À partir du président Richard Nixon et suivant la montée en puissance du néoconservatisme, le Parti républicain a entrepris une stratégie de long terme pour changer l’orientation de la Cour, en y nommant des juges plus conservateurs.

Beaucoup d’argent, d’élus et de groupes de réflexion (comme la Federalist Society) ont agi de concert pour atteindre cet objectif d’infirmer les grands éléments de la jurisprudence progressiste moderne. Les juges commencèrent à voter de plus en plus systématiquement selon une logique partisane, recoupant la vision politique du parti — démocrate ou républicain — qui les avait nommés. Cela introduisait une politisation dangereuse et malsaine du judiciaire, qui nuit depuis à son rôle d’arbitre indépendant et à la perception de son impartialité. Cette dynamique mine aussi l’État de droit. D’ailleurs, la confiance publique envers cette institution est au plus bas, à moins de 25 % d’appui, selon Gallup⁠2.

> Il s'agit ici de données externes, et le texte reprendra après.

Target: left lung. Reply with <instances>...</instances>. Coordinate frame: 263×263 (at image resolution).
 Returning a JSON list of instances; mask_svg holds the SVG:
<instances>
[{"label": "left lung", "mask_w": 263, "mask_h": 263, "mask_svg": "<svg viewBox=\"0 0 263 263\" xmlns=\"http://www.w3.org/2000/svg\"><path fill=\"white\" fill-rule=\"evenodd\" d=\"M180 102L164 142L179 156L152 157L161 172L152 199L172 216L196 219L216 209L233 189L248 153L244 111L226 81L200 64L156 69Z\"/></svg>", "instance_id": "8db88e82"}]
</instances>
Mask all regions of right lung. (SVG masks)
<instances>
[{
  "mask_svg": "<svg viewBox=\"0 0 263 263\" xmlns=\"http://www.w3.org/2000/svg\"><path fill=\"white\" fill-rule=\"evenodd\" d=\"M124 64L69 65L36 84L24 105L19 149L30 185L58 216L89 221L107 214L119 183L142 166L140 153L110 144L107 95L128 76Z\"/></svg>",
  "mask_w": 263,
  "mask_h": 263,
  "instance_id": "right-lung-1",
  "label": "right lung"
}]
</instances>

L’objectif républicain de longue haleine est maintenant atteint, grâce aux trois nominations ultraconservatrices de l’administration Trump, qui ont notamment annulé la jurisprudence du populaire arrêt Roe c. Wade (1973) sur le droit à l’avortement.

De l’instrumentalisation politique du judiciaire

Plutôt que de « gouvernement des juges », il faudrait parler plus justement d’instrumentalisation politique du judiciaire. Ce constat s’impose alors que la Cour suprême américaine apparaît désormais comme une troisième chambre partisane du Congrès, qui est contrôlée par une majorité de républicains (6 contre 3), mais sans reddition de comptes à faire devant l’électorat.

Le Canada n’a pas connu ce type de politisation excessive du judiciaire. On n’observe pas de différences profondes entre le comportement des juges nommés par les libéraux ou les conservateurs, si ce n’est que ces derniers tendent à faire preuve d’un peu plus de déférence envers les pouvoirs politiques.

Cela ne veut pas dire qu’il n’y a pas de politisation de la Cour suprême du Canada. Simplement, celle-ci n’est pas de nature partisane.

On tombe ici dans la différence, classique en science politique, entre la politique et le politique. En bref, la politique est l’espace de la joute pour acquérir ou conserver le pouvoir, et le politique concerne les grandes questions du vivre-ensemble, d’une vision générale de la nation et de la société ainsi que du régime politique juste.

PHOTO SEAN KILPATRICK, LA PRESSE CANADIENNE

La Cour suprême du Canada, également clôturée, le 29 juin

Les juges canadiens sont évidemment porteurs d’une vision politique (notamment centralisatrice et uniformisatrice) du Canada et de son ordre constitutionnel ; vision qui relève bien davantage du politique que de la politique. Il n’y a pas eu importation d’une politique partisane délétère au sein de la Cour suprême du Canada.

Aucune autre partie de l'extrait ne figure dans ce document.